Les hommes politiques en ont-ils suffisamment conscience ?
Les hommes politiques réfléchissent en termes électoralistes, à partir de sondages, en voulant ménager les uns et les autres, ce qui se retourne contre toute la société. Il ne doit exister qu’une loi unique pour la sphère publique : dura lux, sed lex ! Dans l’espace public économique, c’est-àdire dans l’entreprise, il ne doit pas y avoir de différence et je vais intervenir pour faire progresser ses idées. Il existe un manque de courage des hommes publics et même une forme étonnante de lâcheté. Tout va devenir ingérable et invivable. La laïcité ne se divise pas.

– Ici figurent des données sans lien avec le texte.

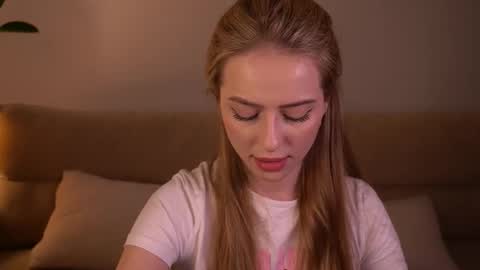 khalishy online show from 04.16.26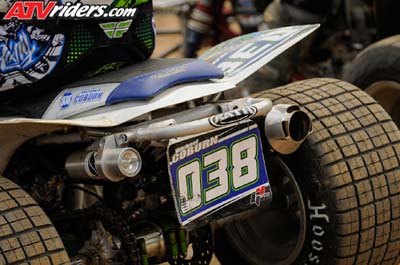 gham-atv-pro-proam_GJH2208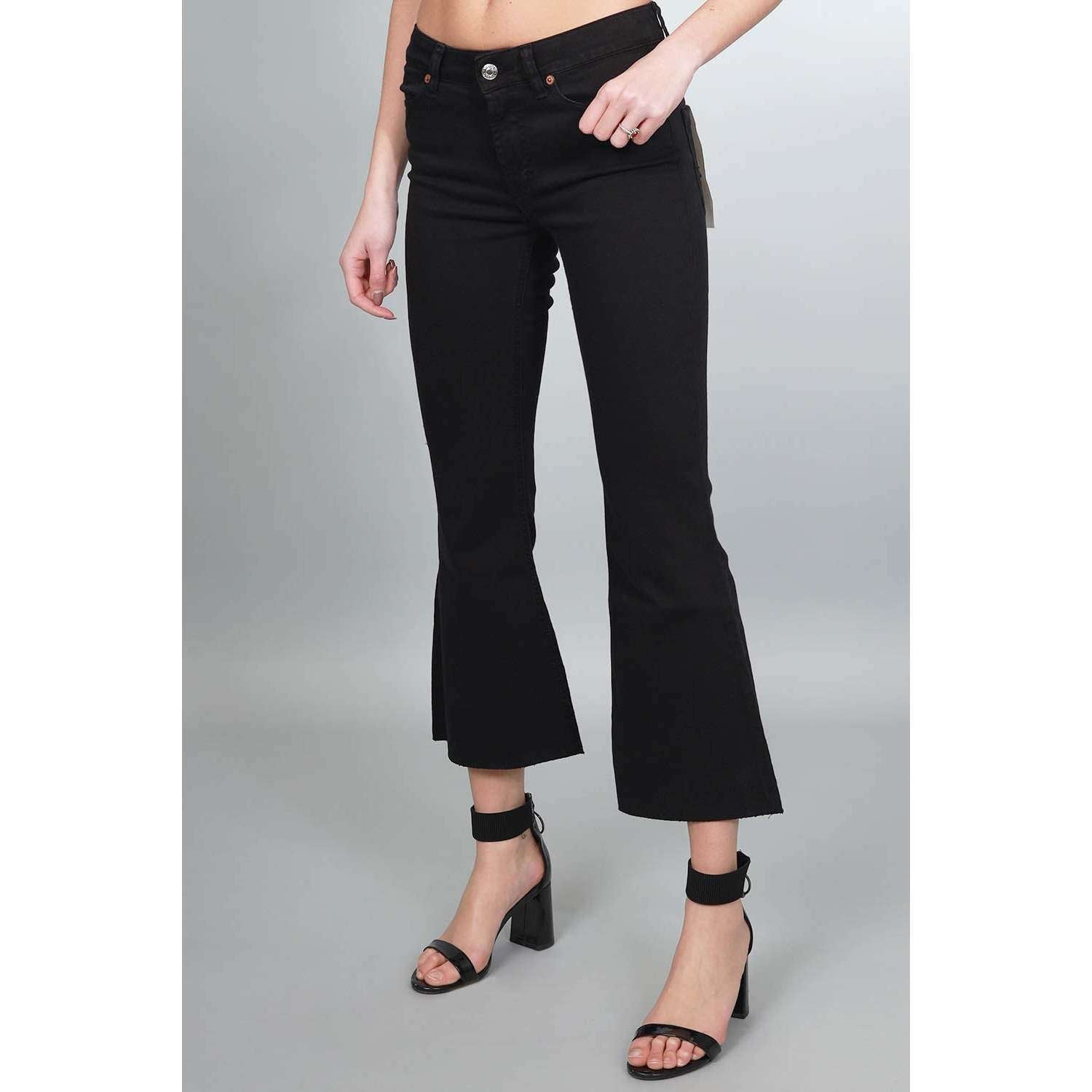 VICOLO jeans donna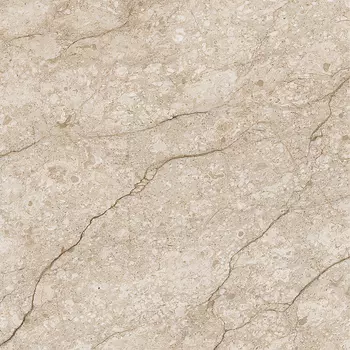 Керамогранит Azario Sahara Oat Matt 60x60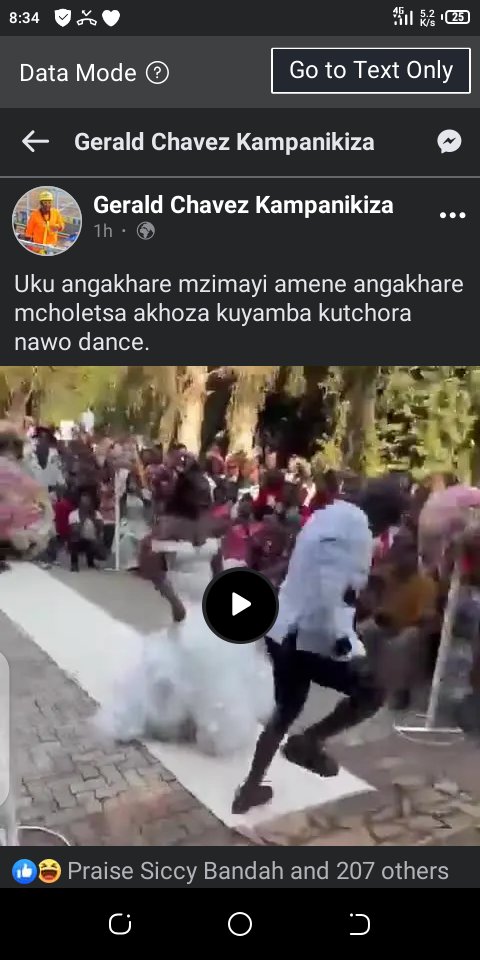 Certified Honey Badger 🍯🍯 tweet media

Quelle sera votre implication dans le jeu politique des municipales et des européennes ?
Ce sont deux élections qui ne se prêtent pas du tout à des interventions dans nos loges pour évoquer les valeurs. Je vais donc interdire par une circulaire, la venue des femmes ou des hommes politiques de quelque bord que ce soit dans nos loges durant cette période.

 

Une étudiante voulant entrer en maçonnerie à la GLDF va-t-elle devoir afficher un mode de vie et des comportements spécifiques ?
Le travail en loge constitue un temps pour soi, un temps de questionnement, de liberté, de respect des autres, de réflexion et d’échange sur le sens que l’on veut donner à sa vie. Il se situe en dehors des préoccupations journalières.
Pour l’année 2014…
Je souhaite aux étudiants de l’enseignement supérieur une scolarité satisfaisante sur le plan personnel et la réussite dans leur future carrière, car le monde économique est difficile. Qu’ils n’oublient pas la dimension humaine dans toutes leurs activités.

 

Au-delà du mystère…
Il n’y a pas de mystère. Le mystère relève de l’intime, de chaque être en recherche. Il est incommunicable, c’est ce que chacun perçoit à la frange. Chacun met ce qu’il veut derrière notre symbole que l’on appelle le Grand Architecte de L’Univers, la religion et la croyance relevants de la sphère privée.